## Stated task
Copy out the Bhima Koregaon article below, beginning at the words "Her son is looking" and stopping after "Dalit pride today.", and replace "plaque" with "memorial stone" throughout.

New battles of Bhima Koregaon: How a 200-year-old war inspires Dalits to fight caste system
It is a little after 11 pm on New Year’s Eve when Anisha Savale gets off the tempo with her husband and three children. She has travelled for more than 400 kilometers in a packed vehicle, but as she rushes into a sea of humanity, her youngest in her arms, there is little sign of fatigue. Darkness hang over the fields on either bank of the Bhima river, save for a small clump of land dappled in light and the chatter of tens of thousands of people celebrating the bicentenary of the Bhima Koregaon war in a remote village in Maharashtra, roughly 40 kilometers from Pune.
The nine-acre plot is awash in blue flags and cries of ‘Jai Bhim’ rent the air as Savale pushes herself to the head of the queue – she wants to get her youngest to the 60-feet victory pillar, decked in yellow and orange garlands, before midnight. “I couldn’t come last year but couldn’t miss it this time. I have to show my children what their culture is and what they have to fight for,” says the 34-year-old.
Her son, dressed smartly in a white shirt and blue jeans with a prominent ‘Jai Bhim’ wristband on his right arm, tugs at her saree impatiently. “He wants to get a tattoo of Babasaheb,” she explains, but adds that she hasn’t made her mind up about it.
Around her, members of the Samata Sainik Dal, a volunteer organisation set up by BR Ambedkar in 1926, march up and down, readying themselves for a midnight tribute.
“We are not cowards, we don’t flee a battlefield…When our Babasaheb picked up the pen, look at the power he put in the Constitution,” the announcer from the stage booms to cheers.
A hush suddenly falls five minutes before the New Year as Buddhist monks serenely walk up to the makeshift enclosure around the “ranstambh” and begin chanting hymns – invoking Ambedkar’s conversion to Buddhism in 1956 to fight caste.
Savale stands on one of the makeshift bamboo-and-plywood bridges erected for the celebrations and mouths the words silently, her palms clasped in prayer.
Her son is looking at the plumage of fireworks that light up the winter sky to usher in the New Year, and pushes his way forward for a selfie with the plaque that commemorates the martyrs of the 1818 war on the British side. There are names of 22 Mahar soldiers, whose legendary tales of bravery now form the fount of Dalit pride today.

## Source excerpt
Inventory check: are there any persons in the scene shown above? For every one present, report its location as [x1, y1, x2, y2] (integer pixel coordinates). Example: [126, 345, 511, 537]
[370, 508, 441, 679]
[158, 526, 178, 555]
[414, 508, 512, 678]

## Response
Her son is looking at the plumage of fireworks that light up the winter sky to usher in the New Year, and pushes his way forward for a selfie with the memorial stone that commemorates the martyrs of the 1818 war on the British side. There are names of 22 Mahar soldiers, whose legendary tales of bravery now form the fount of Dalit pride today.